NaNoWriMo, Werkstatt

Grüße aus der Ferne

Ich bin mir nicht sicher, ob außer irgendwelchen Bots überhaupt jemand diesen Blog liest – trotzdem wollte ich ein kleines Update einmal dalassen.

Viel hat sich getan oder tut sich gerade im Privaten, aber auch im Kampf mit Feder und Tinte kann und konnte ich kleine Etappensiege und so einige Niederlagen verzeichnen. Allen voran natürlich der NaNoWriMo, der einmal der Grund war, warum dieser Blog entstand.
2017 war das zweitschlechteste NaNo-Jahr überhaupt gewesen. Noch weniger hatte ich eigentlich nur in meinem ersten Jahr (2007*) geschrieben. Ob das jetzt ein Zeichen oder ein Zyklus ist?

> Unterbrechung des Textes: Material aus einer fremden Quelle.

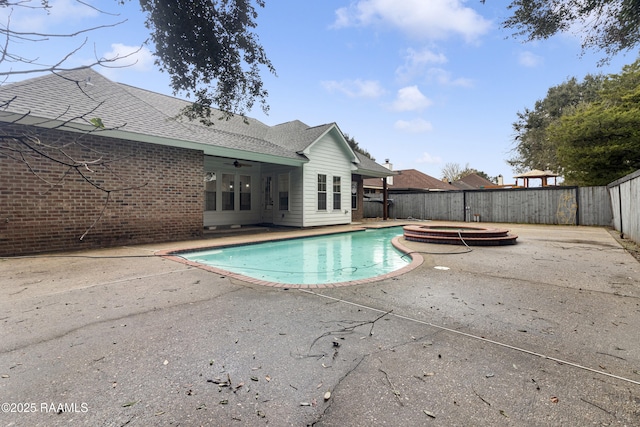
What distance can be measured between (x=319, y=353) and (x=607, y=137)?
19.6 m

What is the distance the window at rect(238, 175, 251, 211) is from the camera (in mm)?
14188

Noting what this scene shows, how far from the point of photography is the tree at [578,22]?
625 centimetres

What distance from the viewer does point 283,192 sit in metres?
14.1

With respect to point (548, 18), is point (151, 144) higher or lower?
lower

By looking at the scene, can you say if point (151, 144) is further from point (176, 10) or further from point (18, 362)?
point (18, 362)

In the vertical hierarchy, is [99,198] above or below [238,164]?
below

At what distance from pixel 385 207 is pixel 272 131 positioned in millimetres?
8278

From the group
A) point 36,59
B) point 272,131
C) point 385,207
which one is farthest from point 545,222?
point 36,59

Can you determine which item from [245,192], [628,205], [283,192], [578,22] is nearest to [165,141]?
[245,192]

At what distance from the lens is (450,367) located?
237cm

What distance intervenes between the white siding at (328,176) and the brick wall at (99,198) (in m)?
4.78

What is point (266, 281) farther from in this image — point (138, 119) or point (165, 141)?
point (138, 119)

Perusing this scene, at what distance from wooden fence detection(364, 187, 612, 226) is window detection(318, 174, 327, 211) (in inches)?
307

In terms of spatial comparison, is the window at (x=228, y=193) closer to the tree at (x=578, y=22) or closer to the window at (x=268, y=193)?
the window at (x=268, y=193)
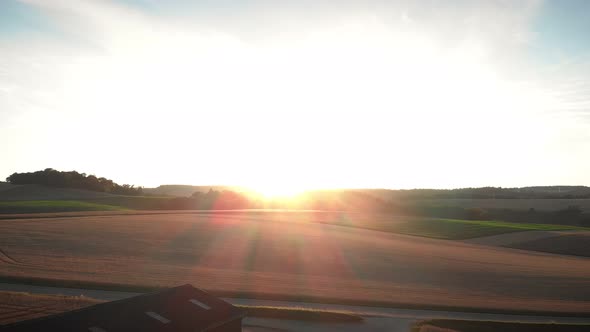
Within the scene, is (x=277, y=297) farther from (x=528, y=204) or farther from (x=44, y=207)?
(x=528, y=204)

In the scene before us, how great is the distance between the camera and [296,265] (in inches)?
1273

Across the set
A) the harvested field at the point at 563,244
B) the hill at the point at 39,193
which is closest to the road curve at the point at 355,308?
the harvested field at the point at 563,244

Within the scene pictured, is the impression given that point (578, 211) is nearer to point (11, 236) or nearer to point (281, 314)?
point (281, 314)

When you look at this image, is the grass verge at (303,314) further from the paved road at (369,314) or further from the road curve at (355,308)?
the road curve at (355,308)

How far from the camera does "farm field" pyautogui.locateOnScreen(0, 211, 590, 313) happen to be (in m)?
24.4

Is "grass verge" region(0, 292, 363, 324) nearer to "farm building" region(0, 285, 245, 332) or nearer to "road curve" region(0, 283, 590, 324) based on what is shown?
"road curve" region(0, 283, 590, 324)

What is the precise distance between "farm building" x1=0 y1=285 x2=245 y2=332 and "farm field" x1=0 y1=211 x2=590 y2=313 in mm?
8410

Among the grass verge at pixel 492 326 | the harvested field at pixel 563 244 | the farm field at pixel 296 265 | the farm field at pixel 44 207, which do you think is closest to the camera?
the grass verge at pixel 492 326

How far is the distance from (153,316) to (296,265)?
66.6 feet

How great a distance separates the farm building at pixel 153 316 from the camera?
11.1 m

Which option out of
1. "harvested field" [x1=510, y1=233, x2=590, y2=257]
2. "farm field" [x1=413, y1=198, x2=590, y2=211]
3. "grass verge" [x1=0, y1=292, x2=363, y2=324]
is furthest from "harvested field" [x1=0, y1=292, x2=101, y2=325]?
"farm field" [x1=413, y1=198, x2=590, y2=211]

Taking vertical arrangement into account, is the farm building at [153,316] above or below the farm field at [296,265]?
above

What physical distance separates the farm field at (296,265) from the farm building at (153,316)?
331 inches

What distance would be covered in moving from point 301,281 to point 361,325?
824 cm
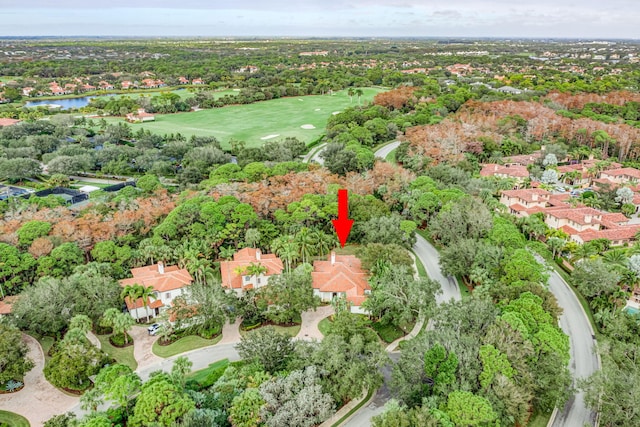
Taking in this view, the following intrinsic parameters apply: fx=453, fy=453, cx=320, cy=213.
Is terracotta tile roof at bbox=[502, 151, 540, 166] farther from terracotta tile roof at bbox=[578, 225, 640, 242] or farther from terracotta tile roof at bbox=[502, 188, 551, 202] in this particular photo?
terracotta tile roof at bbox=[578, 225, 640, 242]

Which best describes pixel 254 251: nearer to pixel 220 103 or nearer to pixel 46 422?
pixel 46 422

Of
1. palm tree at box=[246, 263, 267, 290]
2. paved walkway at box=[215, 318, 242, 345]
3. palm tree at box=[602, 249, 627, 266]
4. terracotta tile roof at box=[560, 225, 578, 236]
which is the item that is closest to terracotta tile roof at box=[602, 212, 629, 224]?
terracotta tile roof at box=[560, 225, 578, 236]

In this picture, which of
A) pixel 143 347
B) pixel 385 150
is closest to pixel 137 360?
pixel 143 347

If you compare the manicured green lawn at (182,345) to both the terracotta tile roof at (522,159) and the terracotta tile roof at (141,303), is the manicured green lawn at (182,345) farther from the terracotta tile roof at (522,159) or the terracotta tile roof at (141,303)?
the terracotta tile roof at (522,159)

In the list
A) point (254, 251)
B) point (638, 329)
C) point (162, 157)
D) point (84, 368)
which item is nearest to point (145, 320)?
point (84, 368)

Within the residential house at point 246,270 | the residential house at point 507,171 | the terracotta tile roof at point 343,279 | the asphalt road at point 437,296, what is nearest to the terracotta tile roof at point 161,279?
the residential house at point 246,270
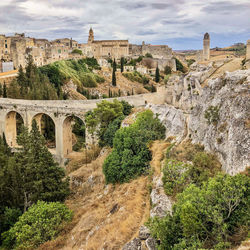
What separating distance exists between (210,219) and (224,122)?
5.72 m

Keine Ahnung, aber es ärgert mich immer noch besonders. Gründe könnte es einige geben:
Zum einen war 2017 schreiberisch eh nicht mein Jahr. Das hatte sich zwar schon im letzten Blogpost Quo vadis, Jo? angedeutet, aber so wirklich klar wird das einem ja zumeist erst in der Retroperspektive. Der NaNo stand und steht also symptomatisch für die vergangen anderthalb Jahre**.
Die nächste Sache ist, dass ich mir wohl endlich eingestehen muss, dass ich mir nicht spontan Projekte aus dem Ärmel schütteln kann. Oder eher: Schütteln vielleicht, aber mich tief genug in meine eigene Geschichte und Welt zu versetzen, um sie schreiben zu können – nee, das geht nicht mit Projekten, die nur ein paar Wochen alt sind. Mir wäre es anders lieber, weswegen ich es immer wieder versucht und deswegen sicherlich auch so viele Projekte auf Halde liegen habe. Geschichten müssen einfach reifen, ein paar Jahre sind da selten verkehrt.
Was mir jedoch, denke ich, am meisten im Weg stand, war seit Jahren gedanklich keine Pause eingelegt zu haben. Ja, das gibt es, dass man ausgebrannt ist und es gar nicht merkt und immer weiter macht und sich immer straffere Ziele setzt, weil irgendwann muss es ja klappen. Alle anderen schaffen es doch auch. Wenn es dann nicht klappt, hat man einfach nur nicht genug Biss. Pustekuchen wie ich jetzt denke. Ich war, ohne es zu merken, in ein Leistungsdenken verfallen, dass mir nicht gut tat. Ob es generell nicht zu mir passt oder ob ich noch auf einem zu niedrigem Level bin, um diese straffen Ansprüche zu erfüllen – keine Ahnung. Ich habe mich erst vor Kurzem dazu entschlossen, bewusst eine Pause einzulegen, eine richtige Pause, in der ich nicht nur nicht schreibe sondern auch nicht über meine Projekte nachdenke. Das zermürbte mich am Ende noch mehr, gerade weil ich kaum ein Wort schrieb, und fand dann letztlich im NaNo seinen Höhepunkt.

Was mache ich also jetzt? Ganz einfach: Ich habe die Prioritäten verschoben, kümmere mich mehr um meine Dinge im Privaten***, arbeite hinter den Kulissen (DSGVO, man erinnere sich) und vor allem widme ich mich wieder mehr und ohne schlechtem Gewissen meinen KaKAO-Karten. Im April hatte ich mein zehnjähriges Jubiläum, das ich völlig verschlafen habe, und deswegen für Oktober eine Geburtstagsaktion plane. Als wäre das dann nicht genug, wird auch der Blog diesen Oktober zehn Jahre. An sich habe ich auch vor, das zu feiern. Nur wie genau weiß ich noch nicht. Darüber werde ich mir in den nächsten Wochen Gedanken machen.

Insofern: Hurra, ich lebe noch und habe den Blog nicht vergessen. Stay tuned, Dinge werden geschehen in nächster Zukunft. ;)

* Bester runder Geburstag ever? Nope.
** Meine Güte, mir fällt jetzt erst auf wie lang das her ist. Ups.